--- TASK INSTRUCTIONS ---
Would you print, word for word, only the lines running from the line with "又敗家@德國TROIKA防感" to the last line of the entries, without the pictures?

--- SUPPLIED RECORDS ---

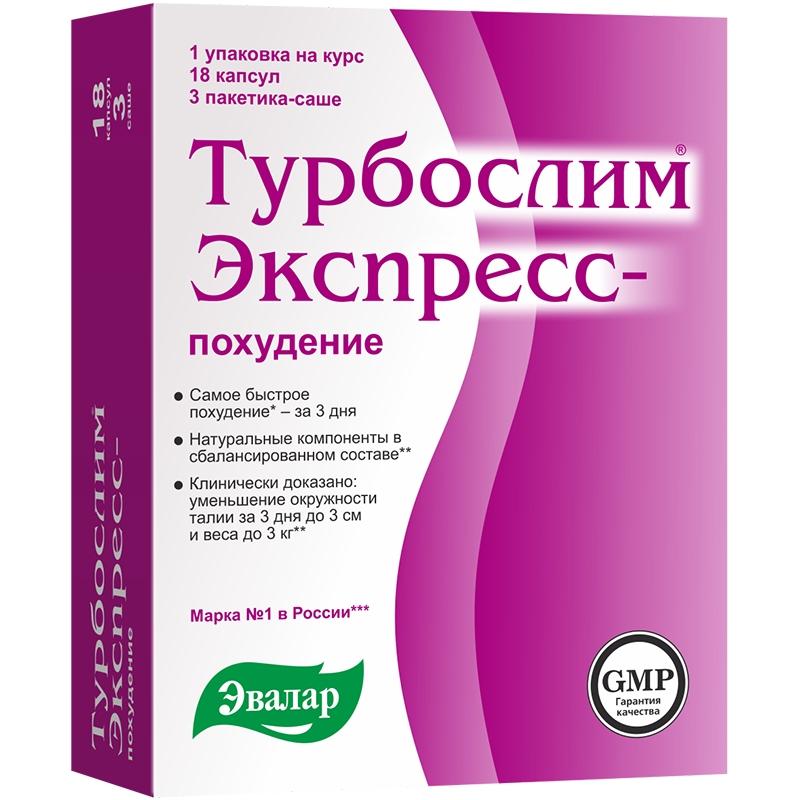 Турбослим экспресс-похудение капс. n18+саше n3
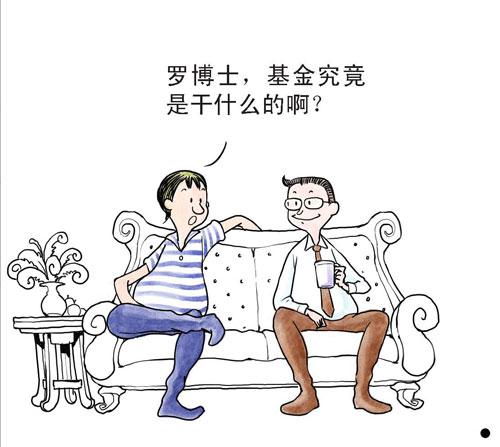 交银施罗德大话基金:基金是啥?(漫画)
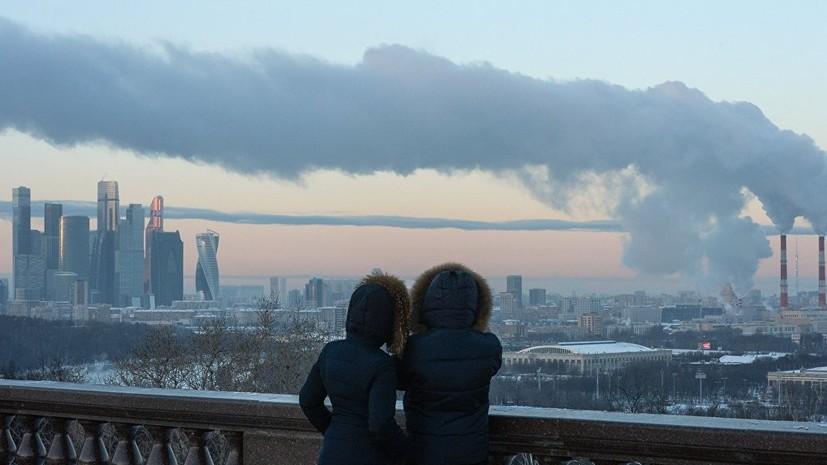 В Москве объявлен «жёлтый» уровень погодной опасности в ночь на 2 декабря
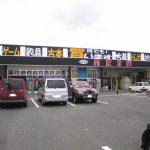 開放倉庫米子店
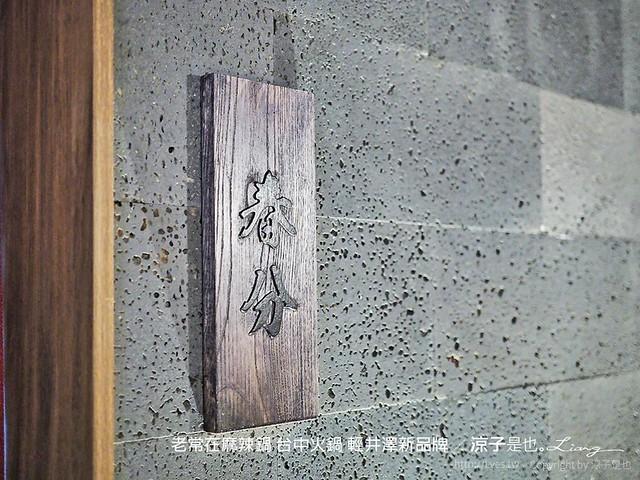 老常在麻辣鍋 台中火鍋 輕井澤新品牌 43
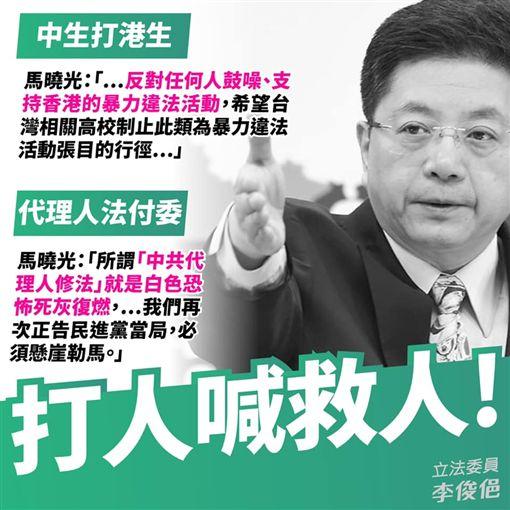 馬曉光,中共代理人法 圖/翻攝自李俊俋臉書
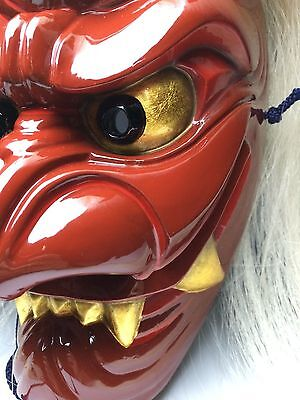 Master Craftsmanship! Japanese Wooden - Menburyu Mask - Furyu Parade - UNESCO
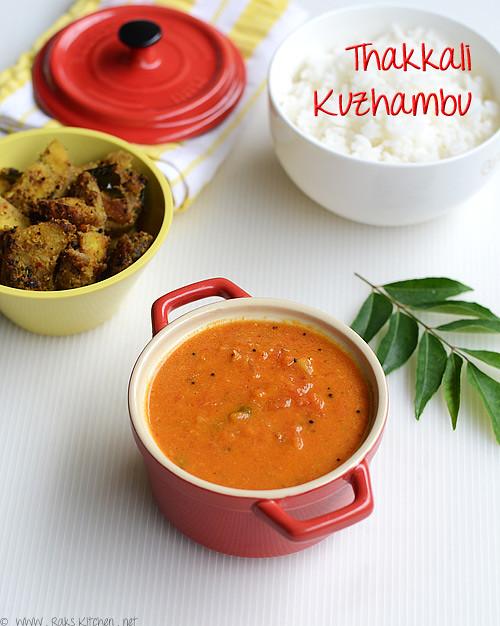 thakkali-kulambu-recipe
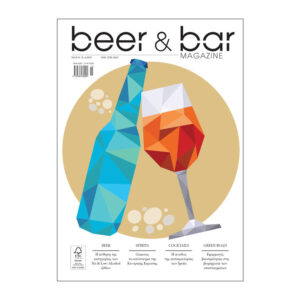 Beer & Bar Magazine 15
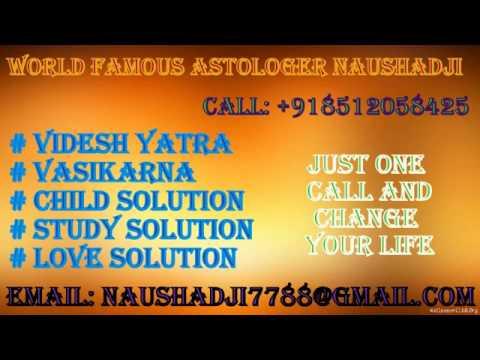 Best tantrik in nigeria naushad ali call +918512058425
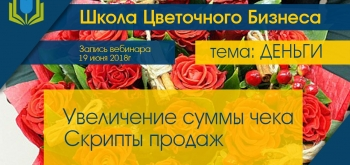 Скрипты продаж для цветочного магазина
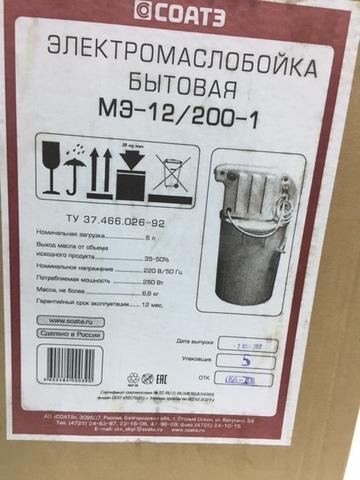 Маслобойка МЭ 12/200-1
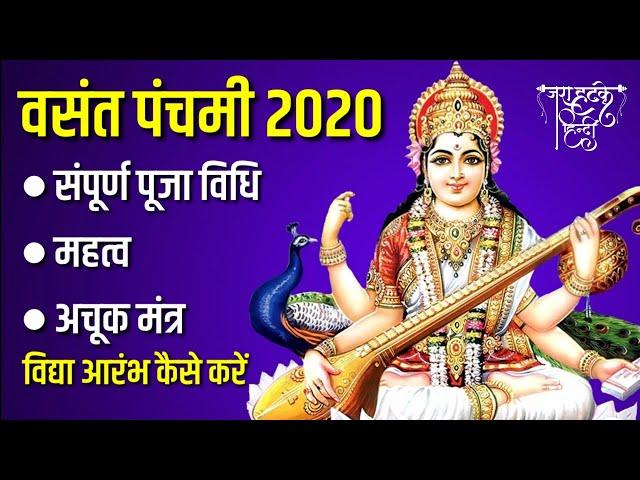 वसंत पंचमी 2020, संपूर्ण पूजा विधि, महत्व, और माता सरस्वती को कैसे प्रसन्न करें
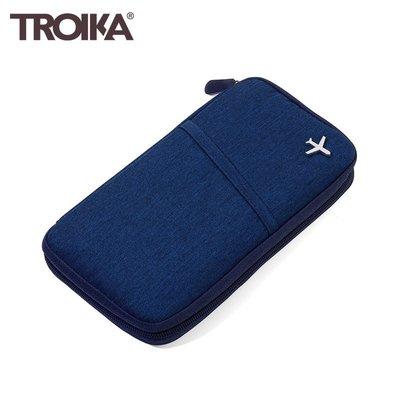 又敗家@德國TROIKA防感應護照包防感應錢包TRV20/DB(深藍)防盜卡包防盜刷錢包防RFID-NFC側錄多功能護照包隨身包設計包隨身攜帶包信用卡收納包卡包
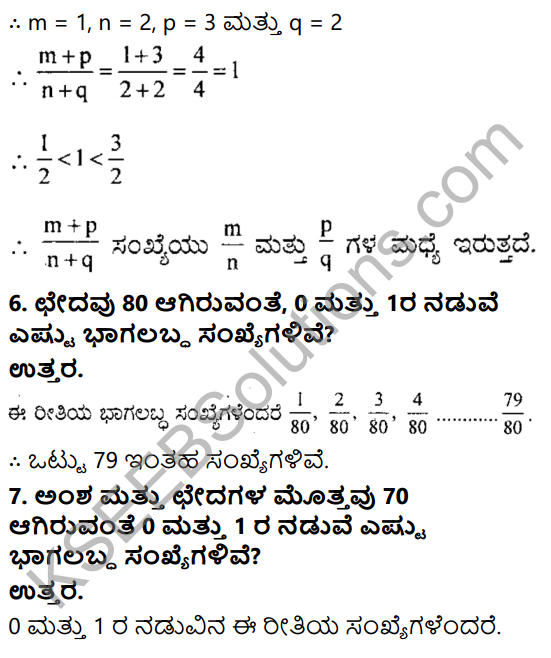 KSEEB Solutions for Class 8 Maths Chapter 7 Bhagalabdha Sankhyegalu Ex 7.4 5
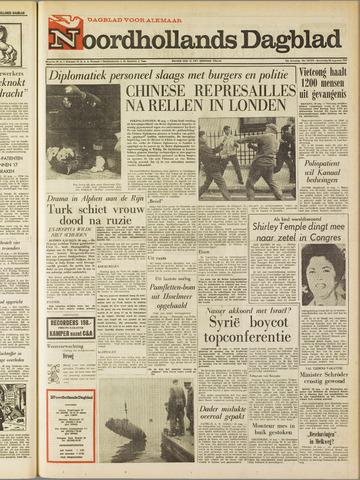 Noordhollands Dagblad : dagblad voor Alkmaar en omgeving 1967-08-30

--- EXERCISE OUTPUT ---
 又敗家@德國TROIKA防感應護照包防感應錢包TRV20/DB(深藍)防盜卡包防盜刷錢包防RFID-NFC側錄多功能護照包隨身包設計包隨身攜帶包信用卡收納包卡包
 KSEEB Solutions for Class 8 Maths Chapter 7 Bhagalabdha Sankhyegalu Ex 7.4 5
 Noordhollands Dagblad : dagblad voor Alkmaar en omgeving 1967-08-30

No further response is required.